Potential harms of AF screening include the negative consequences of being labelled with a serious health problem, the risk of bleeding from anticoagulation treatment, and the opportunity cost of the health benefits that would be forgone by choosing to allocate scarce resources to implementing this intervention. Central to estimating the scale of these harms is knowing the risk of stroke in untreated AF, and as recent research shows, there is considerable uncertainty surrounding this, even in clinically diagnosed patients.17 Given how little we currently know about the clinical risk profile of the cohort that would be identified through screening, we cannot be sure that improvements in stroke outcomes would sufficiently outweigh any harms to justify prioritising screening at the expense of other interventions. Although the balance of benefits and harms has been explored using simulation models that combine the best available evidence from multiple sources, the external validity of these types of studies is low.1819
Fortunately, clinical trials that seek to definitively answer these important questions are already under way, and we must wait for their results rather than push ahead with implementing a costly public health intervention that may prove difficult to withdraw if these studies do not show significant benefits of screening.2021
Screening strategy unclear
From a policy perspective, there is considerable ambiguity about how screening would be scaled up and implemented in practice, given the high level of heterogeneity in the target population, screening test, and screening strategy used in previous studies. For example, the three trials that showed increased AF detection rates included different populations, different tests, and different ECG readers.222324 The available evidence does not, therefore, present decision makers with a uniformly defined solution that can be transposed into policy.

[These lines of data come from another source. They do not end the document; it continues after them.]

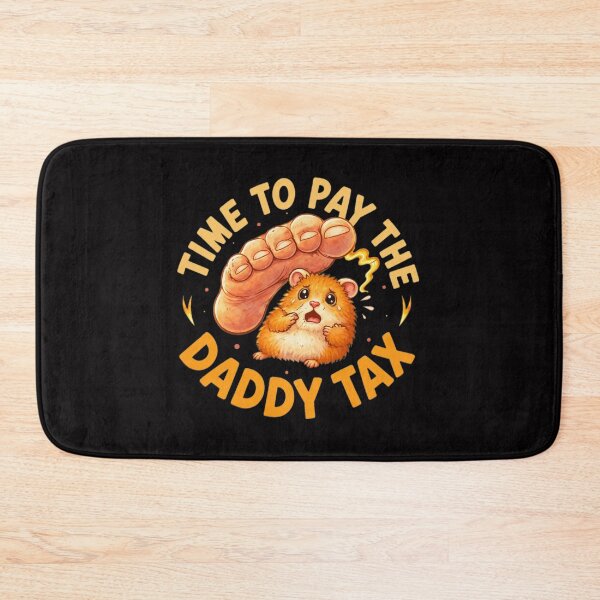 Item preview, Time to Pay Daddy Tax Hamster Art designed and sold by ShophiaCrafts.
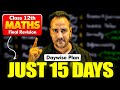 Class 12 Maths in Just 15 Days 🔥| Complete Daywise Planner | Boards Special Ushank Sir
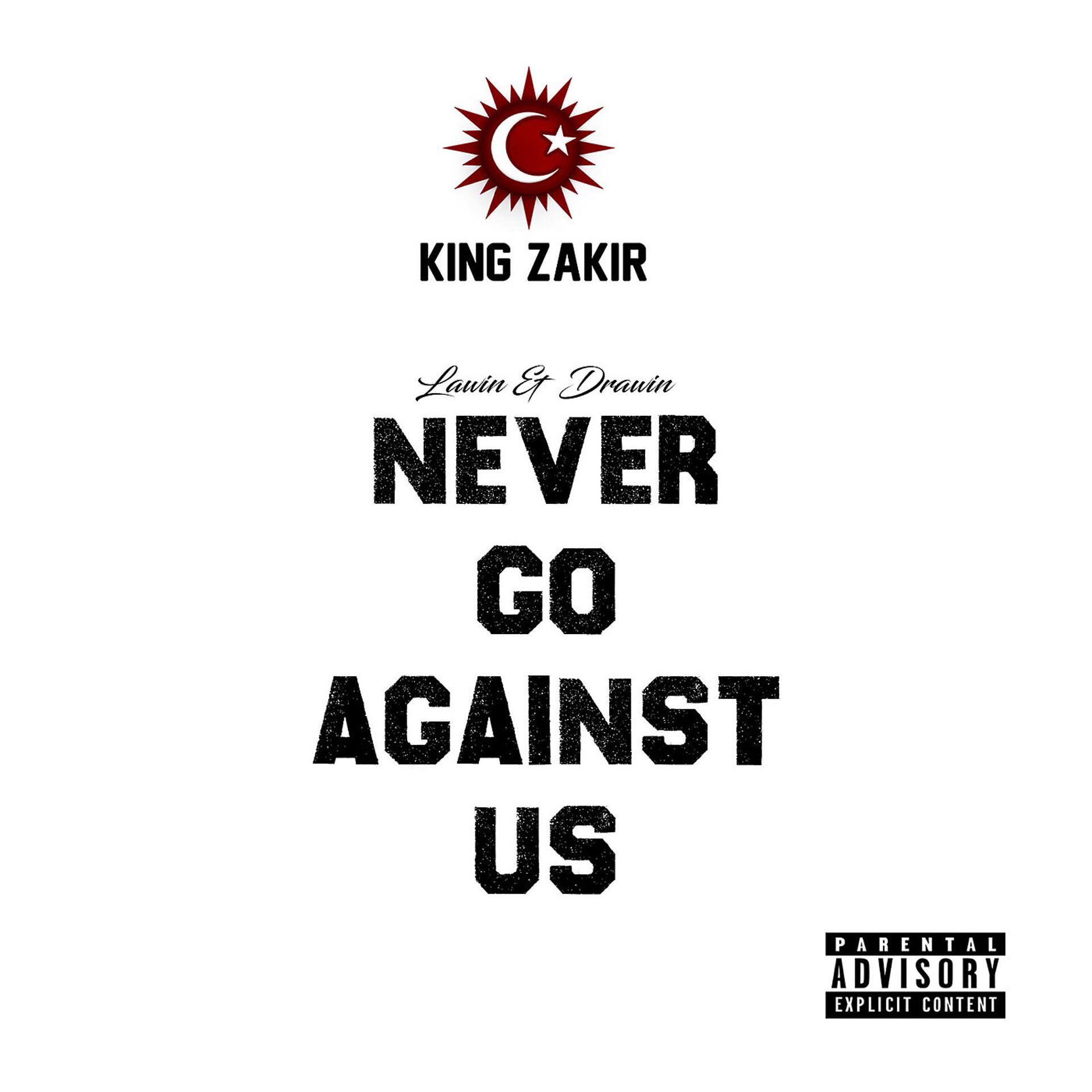 Постер альбома Lawin & Drawin: Never Go Against Us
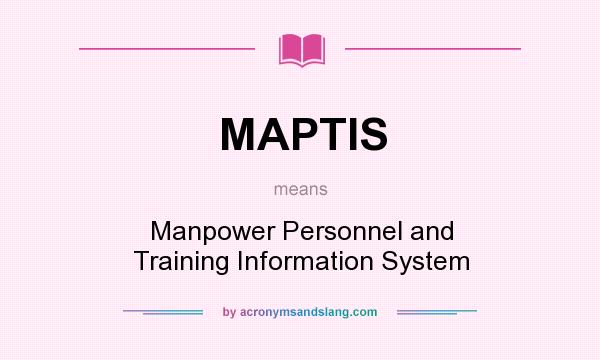 What does MAPTIS mean? It stands for Manpower Personnel and Training Information System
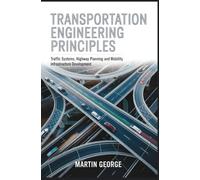 TRANSPORTATION ENGINEERING PRINCIPLES: traffic systems highway planning and mobility infrastructure development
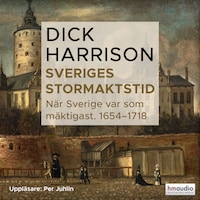 Sveriges stormaktstid: När Sverige var som mäktigast (1654–1718)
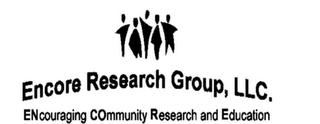 ENCORE RESEARCH GROUP, LLC. ENCOURAGINGCOMMUNITY RESEARCH AND EDUCATION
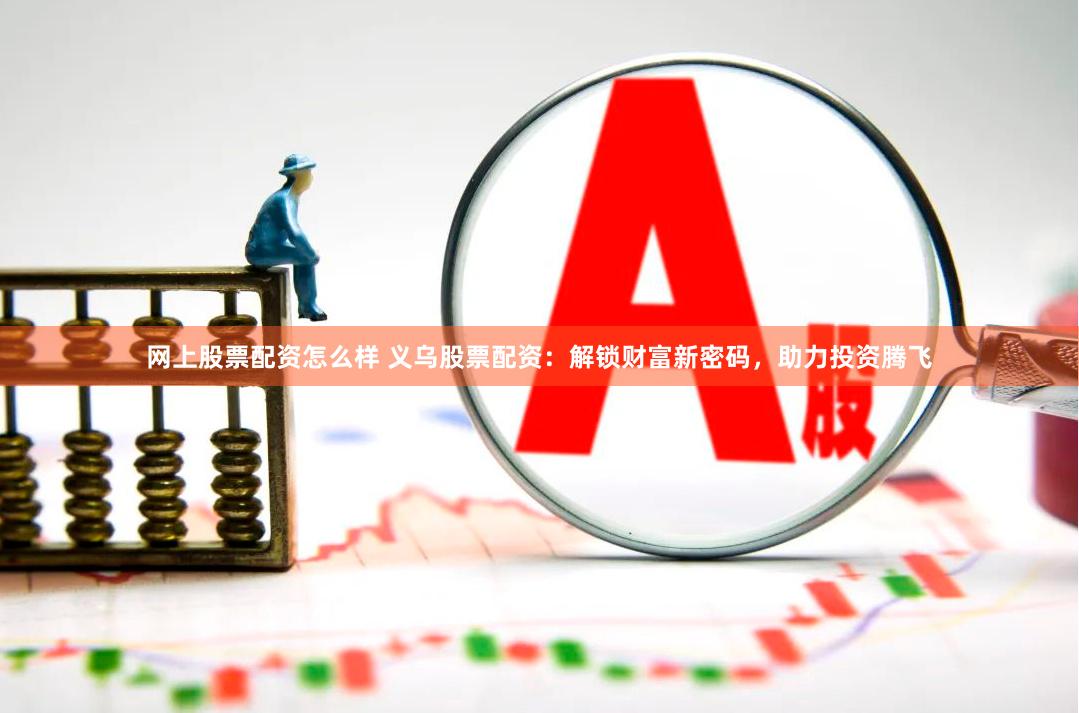 网上股票配资怎么样 义乌股票配资：解锁财富新密码，助力投资腾飞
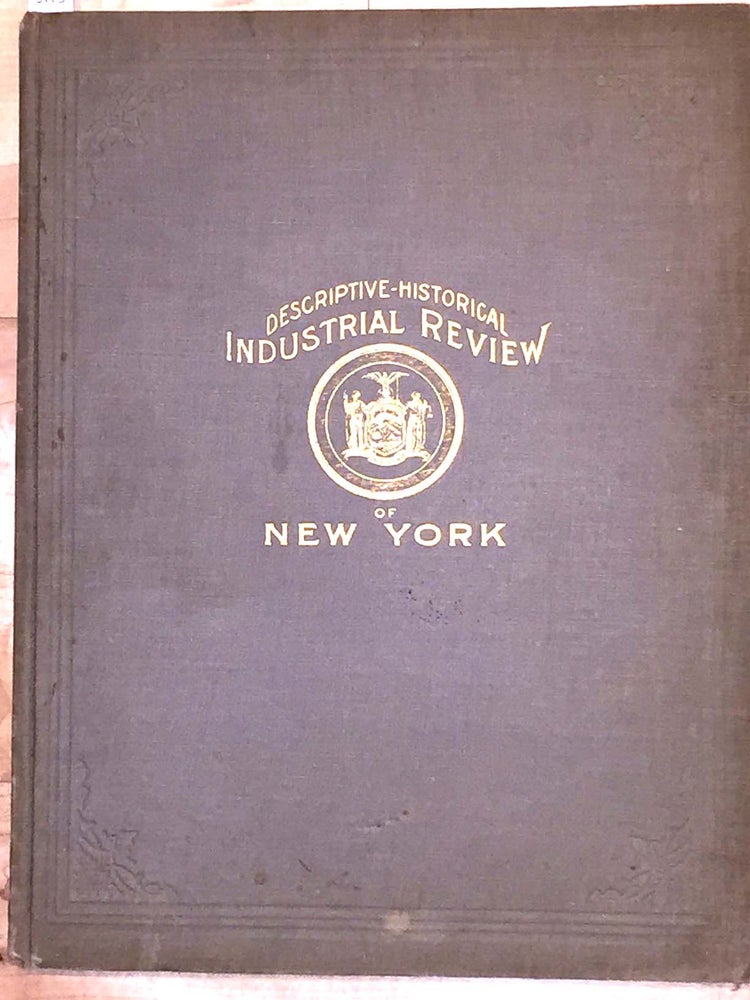 Item #3193 A Descriptive Review of the Commercial Industrial Agricultural Historical Development of the State of New York (atlas). Cram.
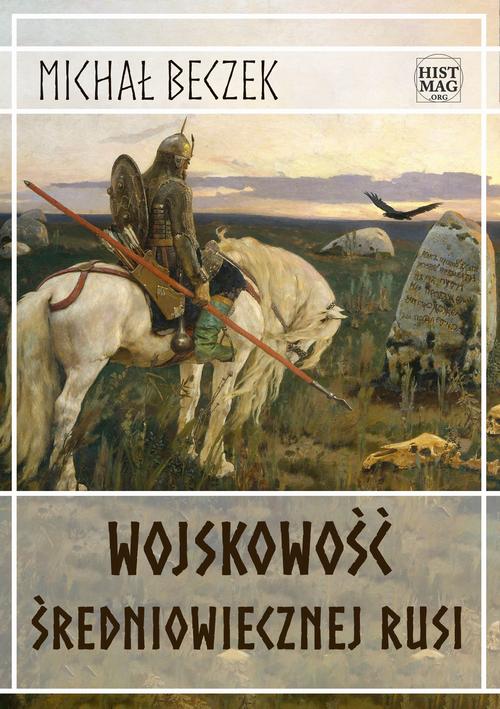Wojskowość średniowiecznej Rusi — okładka e-booka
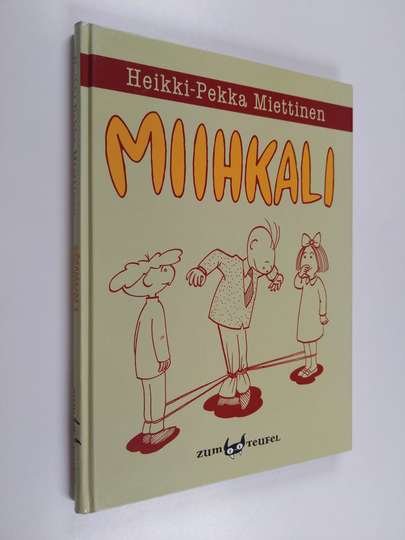 Heikki-Pekka Miettinen : Miihkali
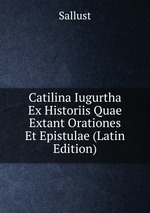 Catilina Iugurtha Ex Historiis Quae Extant Orationes Et Epistulae (Latin Edition)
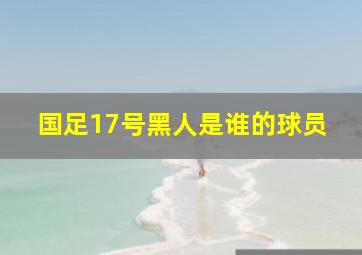 国足17号黑人是谁的球员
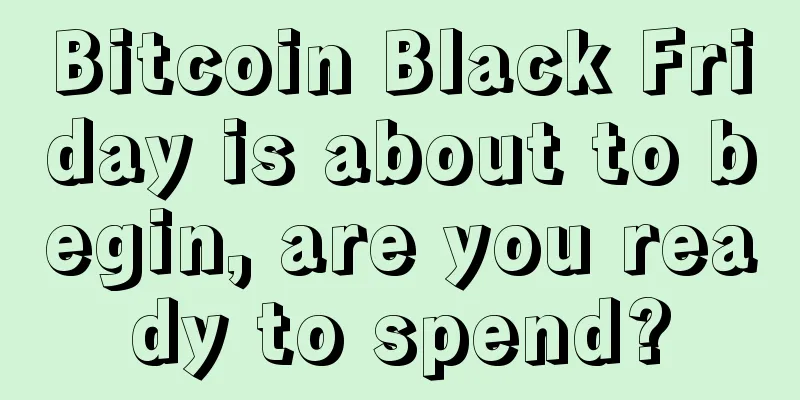 Bitcoin Black Friday is about to begin, are you ready to spend?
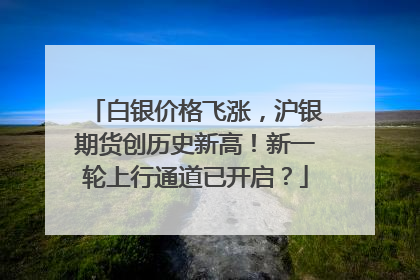 白银价格飞涨，沪银期货创历史新高！新一轮上行通道已开启？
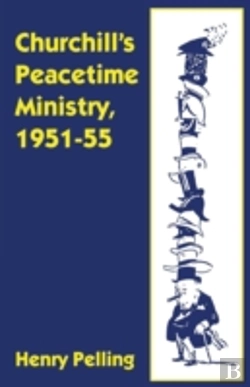 Bertrand.pt - Churchillâ€™S Peacetime Ministry, 1951â€“55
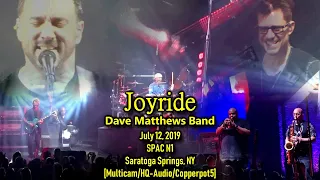 Dave Matthews Band - "Joyride" - 7/12/19 - [Multicam/HQ-Audio] - SPAC N1 - Saratoga Springs, NY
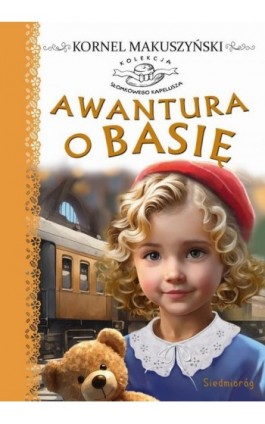 Awantura o Basię - Kornel Makuszyński - Ebook - 9788382791204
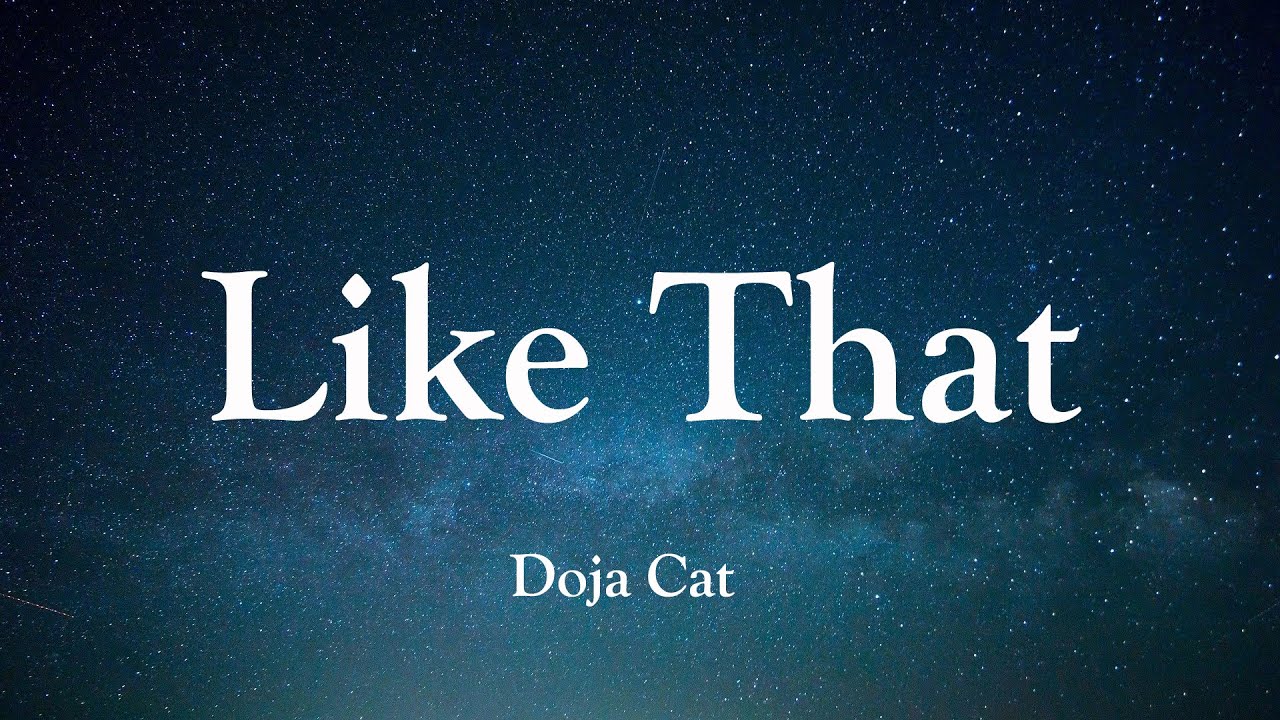 Doja Cat - Like That (Lyrics) Ft. Gucci Mane - do it like that and i'll repay it.🎵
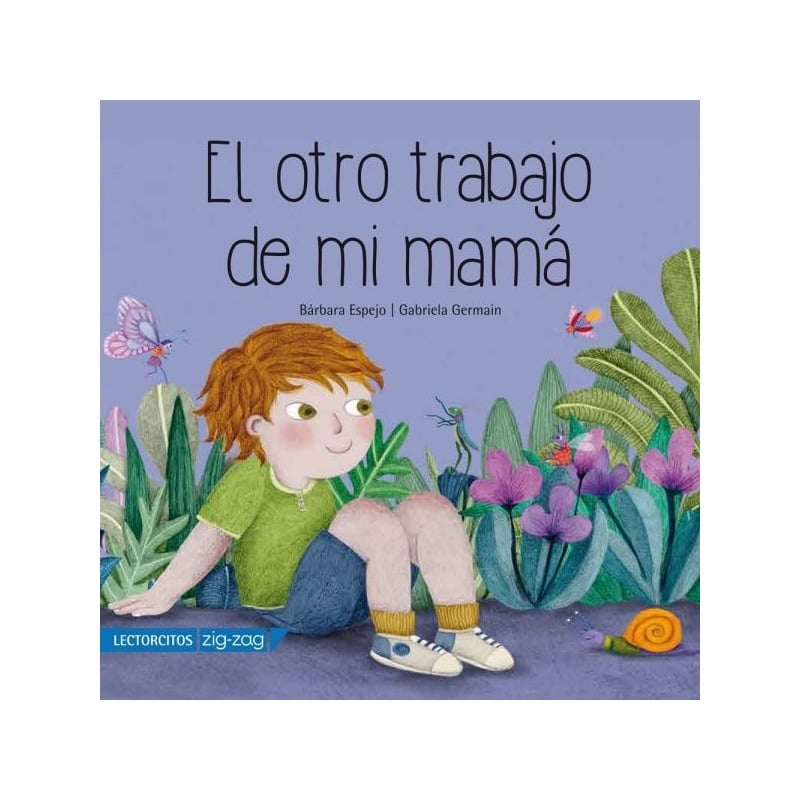 LIBRO EL OTRO TRABAJO DE MI MAMA - BARBARA ESPEJO / ZIG-ZAG - 1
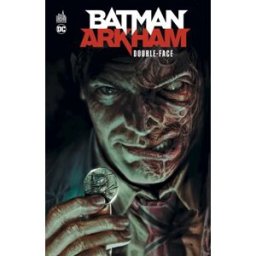 Batman Arkham. Double-Face collectif, collectif Urban comics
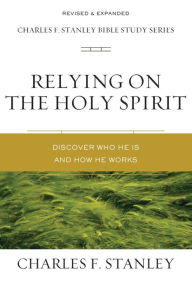 Title: Relying on the Holy Spirit: Discover Who He Is and How He Works, Author: Charles F. Stanley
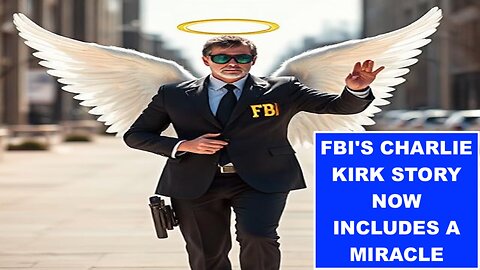 TRUMP TWEET ON UKRAINE FREAKS OUT YOUTUBERS - FBI'S CHARLIE KIRK STORY NOW INCLUDES A MIRACLE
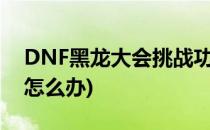 DNF黑龙大会挑战功略(dnf黑龙大会打不过怎么办)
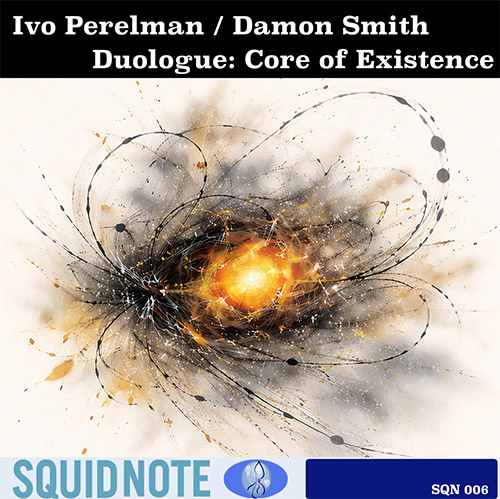 Perelman, Ivo / Damon Smith: Duologue: Core of Existence (Squid Note Records)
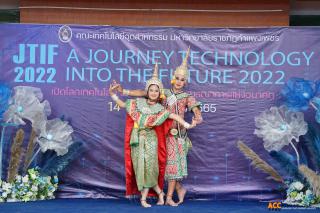 4. นิทรรศการเส้นทางเทคโนโลยี & นวัตกรรมสู่การบูรณาการแห่งโลกอนาคต A Journey Technology into the Future 2022 "JTIF 2022"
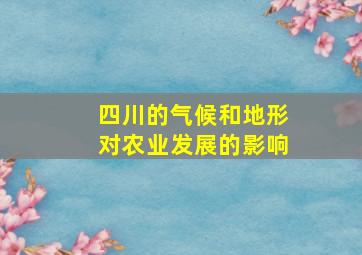 四川的气候和地形对农业发展的影响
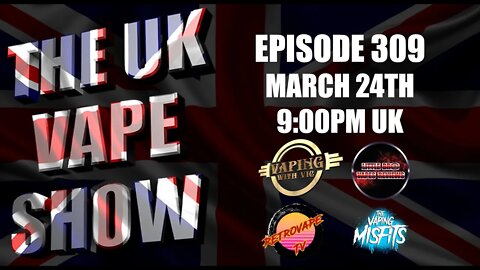 The UK Vape Show - Episode 309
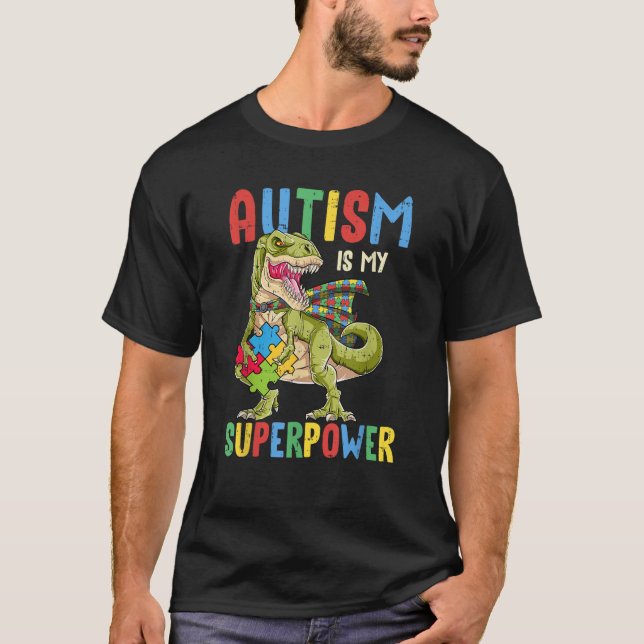 Camiseta El autismo de dinosaurio raex es mi premio al auti (Anverso)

Furthermore, the rapid pace of development in ECG diagnostics—including the use of smartphone apps, wearable devices, and automated ECG interpretation—has the potential to diminish the applicability of previous research carried out using older technology.
All screening studies to date have used one-off testing within a given population, so the effect of successive screening rounds on the detection of incident or paroxysmal disease is also unknown. The only available data on the comparative effectiveness and cost effectiveness of different start ages and screening frequencies, which is of crucial importance for the design of a screening programme, come from simulation modelling studies.181925
Coordinated, concerted efforts are required to combat the steep rise in AF associated with worldwide population ageing.11 However, in the absence of research that reliably confirms the health benefits of screening and provides sufficient information to guide successful implementation there remains considerable uncertainty about the potential for screening to reduce the burden of AF related morbidity and mortality in society.
Competing interests: Both authors have read and understood BMJ policy on declaration of interests and ML declares that he is a collaborator on the upcoming trial to investigate screening for atrial fibrillation led by Professor Mant and colleagues.
Provenance and peer review: Commissioned; externally peer reviewed.